Download data on prices, times to maturity and coupon rates for SIX government bonds maturing in consecutive six-month intervals. Make sure that the accrued interest on the bonds, which you select, is as small as possible. Recall that Treasury bonds pay coupons either on the 15th of the month or on the last day of the month every six months. For example, if today’s date is June 5, 2020 and you decide to download data for your bonds today, the first bond on your list should mature on November 30, 2020, the second bond –on May 31, 2021, the third bond on November 30, 2021, etc. These bonds paid their coupons on May 31st, i.e. just five days ago. The accrued interest on these bonds is negligible and you can ignore it in your calculations. If you choose bonds that mature either on June 15th of any year or December 15th of any year, these bonds will pay their next coupon on June 15, 2020, i.e. in ten days. The accrued interest on these bonds is very large and cannot be ignored.

The best source of data for this project is Bloomberg. If you are unable to use Bloomberg, use Wall Street Journal data:


Step 2: Calculations

Using the bootstrapping method, calculate the first six elements of the term structure of interest rates. Remember, that US Treasury bonds pay semi-annual coupons and you need to adjust your calculations to take semi-annual coupons into account. The technique is exactly the same as with annual coupons, but your time period is six months. You will find semi-annual rates. Annualize the rates. In your report for this part of the LE. You essentially need to replicate the example in the video and the corresponding Excel file, posted on Bb.

Step 3: Deliverables:

For all deliverables you need to show formulas in symbols (not Excel formulas) as is done in lectures. Then show how you plug your data into these formulas. Write short verbal comments at the end of each step.

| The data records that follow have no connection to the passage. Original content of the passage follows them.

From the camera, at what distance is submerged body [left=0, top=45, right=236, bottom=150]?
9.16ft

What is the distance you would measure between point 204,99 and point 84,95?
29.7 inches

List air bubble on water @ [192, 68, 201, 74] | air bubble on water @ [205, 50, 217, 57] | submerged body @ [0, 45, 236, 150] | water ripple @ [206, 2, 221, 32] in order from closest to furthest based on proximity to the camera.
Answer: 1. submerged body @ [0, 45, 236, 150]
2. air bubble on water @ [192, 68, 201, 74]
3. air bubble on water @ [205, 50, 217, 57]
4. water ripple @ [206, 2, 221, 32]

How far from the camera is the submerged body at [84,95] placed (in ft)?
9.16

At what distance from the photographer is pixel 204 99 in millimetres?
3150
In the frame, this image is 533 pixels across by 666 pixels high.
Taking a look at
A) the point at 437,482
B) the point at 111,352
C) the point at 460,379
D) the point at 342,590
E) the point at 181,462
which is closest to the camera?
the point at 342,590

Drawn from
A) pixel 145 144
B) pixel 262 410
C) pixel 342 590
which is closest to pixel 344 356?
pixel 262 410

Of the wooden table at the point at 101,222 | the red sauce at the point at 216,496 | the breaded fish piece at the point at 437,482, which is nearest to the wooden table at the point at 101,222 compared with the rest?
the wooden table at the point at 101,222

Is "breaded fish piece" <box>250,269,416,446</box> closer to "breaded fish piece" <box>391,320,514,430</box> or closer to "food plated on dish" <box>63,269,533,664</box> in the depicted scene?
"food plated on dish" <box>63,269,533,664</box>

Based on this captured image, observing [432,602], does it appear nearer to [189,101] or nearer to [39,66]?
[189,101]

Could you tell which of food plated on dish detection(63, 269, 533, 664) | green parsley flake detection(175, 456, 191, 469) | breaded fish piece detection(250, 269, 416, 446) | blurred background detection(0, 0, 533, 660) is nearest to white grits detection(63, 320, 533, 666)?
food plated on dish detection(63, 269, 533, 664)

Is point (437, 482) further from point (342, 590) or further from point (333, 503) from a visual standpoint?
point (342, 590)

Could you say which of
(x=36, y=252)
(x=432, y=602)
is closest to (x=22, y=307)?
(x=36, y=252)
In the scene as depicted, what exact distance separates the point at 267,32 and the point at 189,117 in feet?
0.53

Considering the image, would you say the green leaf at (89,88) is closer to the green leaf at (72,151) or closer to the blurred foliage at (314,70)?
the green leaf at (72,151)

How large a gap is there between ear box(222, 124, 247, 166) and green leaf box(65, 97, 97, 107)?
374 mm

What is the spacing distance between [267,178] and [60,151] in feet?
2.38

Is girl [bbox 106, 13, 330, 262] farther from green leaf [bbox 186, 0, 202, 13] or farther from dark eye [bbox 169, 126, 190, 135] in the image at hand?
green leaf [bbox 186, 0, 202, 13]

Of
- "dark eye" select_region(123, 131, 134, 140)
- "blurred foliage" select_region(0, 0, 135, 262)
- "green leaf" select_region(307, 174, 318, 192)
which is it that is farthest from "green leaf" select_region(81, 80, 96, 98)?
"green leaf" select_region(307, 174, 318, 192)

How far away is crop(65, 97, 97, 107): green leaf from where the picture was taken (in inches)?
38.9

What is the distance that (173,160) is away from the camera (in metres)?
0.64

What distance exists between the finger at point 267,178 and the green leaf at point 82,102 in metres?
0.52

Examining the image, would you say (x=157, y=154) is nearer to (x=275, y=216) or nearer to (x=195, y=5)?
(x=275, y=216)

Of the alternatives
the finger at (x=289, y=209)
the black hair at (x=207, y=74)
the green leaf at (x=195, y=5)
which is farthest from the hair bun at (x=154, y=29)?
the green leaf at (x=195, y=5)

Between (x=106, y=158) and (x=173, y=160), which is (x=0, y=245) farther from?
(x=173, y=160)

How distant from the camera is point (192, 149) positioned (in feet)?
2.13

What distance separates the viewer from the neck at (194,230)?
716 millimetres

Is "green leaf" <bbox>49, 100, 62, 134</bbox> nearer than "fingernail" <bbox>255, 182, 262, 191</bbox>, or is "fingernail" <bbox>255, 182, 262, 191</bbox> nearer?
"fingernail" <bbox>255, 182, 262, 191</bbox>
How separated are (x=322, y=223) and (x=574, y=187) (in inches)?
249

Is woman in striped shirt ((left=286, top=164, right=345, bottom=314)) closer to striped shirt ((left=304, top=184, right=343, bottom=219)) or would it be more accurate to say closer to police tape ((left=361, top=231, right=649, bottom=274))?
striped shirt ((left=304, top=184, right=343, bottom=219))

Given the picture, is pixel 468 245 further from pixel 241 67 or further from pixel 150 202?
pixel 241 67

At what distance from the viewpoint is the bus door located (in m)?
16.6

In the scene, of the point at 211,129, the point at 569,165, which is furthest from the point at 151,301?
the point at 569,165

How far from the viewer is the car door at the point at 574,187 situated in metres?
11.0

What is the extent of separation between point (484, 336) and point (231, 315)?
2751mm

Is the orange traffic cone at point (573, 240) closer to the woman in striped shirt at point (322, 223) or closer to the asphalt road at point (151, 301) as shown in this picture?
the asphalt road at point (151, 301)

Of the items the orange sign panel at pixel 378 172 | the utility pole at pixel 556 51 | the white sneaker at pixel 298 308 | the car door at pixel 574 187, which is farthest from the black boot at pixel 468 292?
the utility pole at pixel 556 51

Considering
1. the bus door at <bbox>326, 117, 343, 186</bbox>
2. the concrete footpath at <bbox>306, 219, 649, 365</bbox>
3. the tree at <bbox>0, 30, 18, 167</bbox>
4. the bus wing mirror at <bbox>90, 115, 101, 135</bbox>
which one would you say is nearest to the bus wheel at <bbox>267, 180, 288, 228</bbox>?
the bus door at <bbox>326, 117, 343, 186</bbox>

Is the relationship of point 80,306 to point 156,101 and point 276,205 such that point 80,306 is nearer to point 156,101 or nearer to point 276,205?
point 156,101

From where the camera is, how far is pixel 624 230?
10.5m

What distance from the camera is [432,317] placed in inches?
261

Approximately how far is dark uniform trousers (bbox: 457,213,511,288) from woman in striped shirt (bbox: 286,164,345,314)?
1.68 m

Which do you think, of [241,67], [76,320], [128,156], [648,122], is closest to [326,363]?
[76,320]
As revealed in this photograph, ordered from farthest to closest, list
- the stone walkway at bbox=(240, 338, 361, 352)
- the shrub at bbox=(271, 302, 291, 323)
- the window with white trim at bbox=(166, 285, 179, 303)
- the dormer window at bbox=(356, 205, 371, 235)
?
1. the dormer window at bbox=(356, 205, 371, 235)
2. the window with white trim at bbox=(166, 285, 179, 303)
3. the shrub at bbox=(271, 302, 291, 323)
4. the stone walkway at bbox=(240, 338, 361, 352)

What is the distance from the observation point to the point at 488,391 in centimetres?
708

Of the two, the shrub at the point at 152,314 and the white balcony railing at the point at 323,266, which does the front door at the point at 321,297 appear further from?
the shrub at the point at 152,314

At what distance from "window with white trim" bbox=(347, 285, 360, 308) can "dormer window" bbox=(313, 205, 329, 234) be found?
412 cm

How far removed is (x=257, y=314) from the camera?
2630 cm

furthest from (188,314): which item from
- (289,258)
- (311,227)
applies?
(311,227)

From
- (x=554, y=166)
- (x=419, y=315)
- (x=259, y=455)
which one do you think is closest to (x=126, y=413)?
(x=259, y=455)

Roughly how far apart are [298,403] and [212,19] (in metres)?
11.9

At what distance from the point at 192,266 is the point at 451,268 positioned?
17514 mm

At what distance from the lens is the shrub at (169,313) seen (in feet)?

  1. Show how you convert annual coupon rates into semi-annual coupon payments in dollars.
  2. Show how to convert the ask price (you need to use the ask price for this project) from ticks into the dollar price.
  3. Create a time line (it will be a triangular table with each row showing cash flows of one bond).
  4. Show all your calculations for each of the six rates; include formulas and show how you plugged in your data into these formulas. You can use Equation Editor in Word to type any formula.
  5. Attach printouts with your data from Bloomberg or WSJ to your report as an Appendix.
  6. Using      Excel Chart menu, draw the graph of the term structure, with time periods      on the horizontal axis and term structure rates on the vertical axis. Is      the term structure currently increasing or decreasing? Discuss briefly.
  7. Briefly      comment on the information that the observed term structure implies for      economic conditions, as perceived by market participants.